50. Grabstein von Wiens ältestem jüdischen Friedhof restauriert

Mailath: Wien pflegt bewussten Umgang mit seiner Vergangenheit

Wien (OTS) - "Der Jüdische Friedhof Seegasse ist ein kulturhistorisches Juwel der Stadt. Seit Jahren wird an seinem Erhalt gearbeitet - kürzlich wurde der 50. Grabstein restauriert. Sie werden bald an ihren ursprünglichen Bestimmungsort zurückgebracht. Ein Ort, der wichtige Kapitel der Stadt im Zeitraffer erzählt.", so Wiens Kulturstadtrat Andreas Mailath-Pokorny zur laufenden Restaurierung des Friedhofs Seegasse.

Die Arbeiten werden auch in Hinkunft fortgesetzt: "Erst vor zwei Tagen wurde im Beirat des Wiener Altstadterhaltungsfonds die Restaurierung von weiteren 24 Grabsteinen des Friedhofs Seegasse für das laufende Jahr beschlossen.
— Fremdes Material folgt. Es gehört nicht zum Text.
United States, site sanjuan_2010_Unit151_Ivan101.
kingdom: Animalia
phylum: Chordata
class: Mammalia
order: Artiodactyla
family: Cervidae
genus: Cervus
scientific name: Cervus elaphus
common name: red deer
In den letzten Jahren hat die Stadt viel unternommen, um Wiens ältesten jüdischen Friedhof zu erhalten. Mit der Restaurierung des Friedhofs St. Marx und der Sanierung von 43 jüdischen Ehrengräbern am Zentralfriedhof ist dies ein weiteres Mosaik im Gesamtbild der umfassenden Wiener Erinnerungskultur", so Mailath.

"Gemeinsam mit der Stadt Wien ist es gelungen, an zahlreichen Grabsteinen mustergültige Restaurierungen durchzuführen und damit den Fortbestand dieser herausragenden Zeugnisse jüdischer Kultur für künftige Generationen zu sichern. Den, teils aus Marmor gefertigten Grabsteinen aus dem 16., 17. und 18. Jahrhundert kommt auch eine künstlerische Bedeutung zu", so Friedrich Dahm, Wiener Landeskonservator des Bundesdenkmalamts über die Ruhestätte.

"Nach Planverortung und Objektaufnahme 2005, begann 2008 die Restaurierung der Wandnischenobjekte. Bezüglich des Gräberfeldes, sind nun die ersten 50 freistehenden Grabsteine fertig restauriert und können dank Digitalisierung und eines alten Lageplans aus 1917 wieder an ihre ursprünglichen Standplätze gesetzt werden", so Heinz Stöffler von der ARGE Projektplanung.

Eine bewegte Geschichte

Der aus dem Jahr 1670 stammende und noch immer gültige Vertrag über die "Unantastbarkeit für alle Zeiten" des Friedhofes, wurde unter Bürgermeister Leopold Gratz 1978 neu festgeschrieben.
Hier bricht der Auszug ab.